Child support typically ends at the child's age of majority (eighteen in most states, twenty-one in a few). Whether a divorced parent owes support for college expenses varies sharply by state. Some states permit courts to order post-majority college support as part of divorce decrees; others prohibit it. The split reflects a genuine policy disagreement: parents who remain married are not legally obligated to fund college, so requiring divorced parents to do so creates a divorce-specific obligation; on the other hand, divorce often disrupts the resource-pooling that intact families use for higher education. The states that permit college support typically do so in the context of divorce decree negotiations, where the issue can be settled by agreement.

Citations

1. Meyer, Daniel R., Maria Cancian, and Steven T. Cook. "The Growth in Shared Custody in the United States: Patterns and Implications." Family Court Review 55, no. 4 (2017): 500-12.

2. Meyer, Daniel R., and Judi Bartfeld. "Compliance with Child Support Orders in Divorce Cases." Journal of Marriage and the Family 58, no. 1 (1996): 201-12.

3. Beller, Andrea H., and John W. Graham. Small Change: The Economics of Child Support. New Haven: Yale University Press, 1993.

4. Garfinkel, Irwin. Assuring Child Support: An Extension of Social Security. New York: Russell Sage Foundation, 1992.

5. Cancian, Maria, and Daniel R. Meyer. "Child Support and the Economy." In Working and Poor: How Economic and Policy Changes Are Affecting Low-Wage Workers, edited by Rebecca M. Blank, Sheldon H. Danziger, and Robert F. Schoeni, 338-65. New York: Russell Sage Foundation, 2006.

6. Sorensen, Elaine, and Chava Zibman. "Getting to Know Poor Fathers Who Do Not Pay Child Support." Social Service Review 75, no. 3 (2001): 420-34.

7. Brinig, Margaret F. Family, Law, and Community: Supporting the Covenant. Chicago: University of Chicago Press, 2010.

8. Mnookin, Robert H., and Lewis Kornhauser. "Bargaining in the Shadow of the Law: The Case of Divorce." Yale Law Journal 88, no. 5 (1979): 950-97.

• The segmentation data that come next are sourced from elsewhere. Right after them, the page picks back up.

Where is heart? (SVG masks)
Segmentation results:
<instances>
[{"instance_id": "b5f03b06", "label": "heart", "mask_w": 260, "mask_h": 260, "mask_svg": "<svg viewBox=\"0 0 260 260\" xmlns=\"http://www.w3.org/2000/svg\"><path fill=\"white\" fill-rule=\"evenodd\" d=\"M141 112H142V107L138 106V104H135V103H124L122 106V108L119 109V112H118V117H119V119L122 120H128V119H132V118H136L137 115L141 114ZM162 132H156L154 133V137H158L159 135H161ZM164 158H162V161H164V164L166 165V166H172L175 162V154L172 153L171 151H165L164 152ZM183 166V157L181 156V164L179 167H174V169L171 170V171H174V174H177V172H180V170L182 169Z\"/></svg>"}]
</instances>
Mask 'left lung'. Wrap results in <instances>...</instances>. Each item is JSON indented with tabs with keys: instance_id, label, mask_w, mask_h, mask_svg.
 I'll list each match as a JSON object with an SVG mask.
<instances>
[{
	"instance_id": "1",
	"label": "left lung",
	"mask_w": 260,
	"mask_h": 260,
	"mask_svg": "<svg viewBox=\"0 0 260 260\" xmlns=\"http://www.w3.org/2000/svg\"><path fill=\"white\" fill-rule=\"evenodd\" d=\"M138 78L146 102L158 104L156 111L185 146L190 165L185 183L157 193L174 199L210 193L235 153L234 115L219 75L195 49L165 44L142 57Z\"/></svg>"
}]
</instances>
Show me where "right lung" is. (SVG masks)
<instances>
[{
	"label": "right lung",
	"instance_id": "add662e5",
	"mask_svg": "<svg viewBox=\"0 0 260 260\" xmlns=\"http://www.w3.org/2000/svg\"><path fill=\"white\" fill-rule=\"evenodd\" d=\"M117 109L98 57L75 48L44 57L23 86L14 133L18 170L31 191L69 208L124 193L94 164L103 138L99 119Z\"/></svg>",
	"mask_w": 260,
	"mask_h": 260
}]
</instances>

9. Hetherington, E. Mavis, and John Kelly. For Better or for Worse: Divorce Reconsidered. New York: W.W. Norton, 2002.

10. Weitzman, Lenore J. The Divorce Revolution: The Unexpected Social and Economic Consequences for Women and Children in America. New York: Free Press, 1985.

11. Hansen, Drew. "The American Invention of Child Support: Dependency and Punishment in Early American Child Support Law." Yale Law Journal 108, no. 5 (1999): 1123-53.

12. Skinner, Christine, Jonathan Bradshaw, and Jacqueline Davidson. Child Support Policy: An International Perspective. London: Department for Work and Pensions, 2007.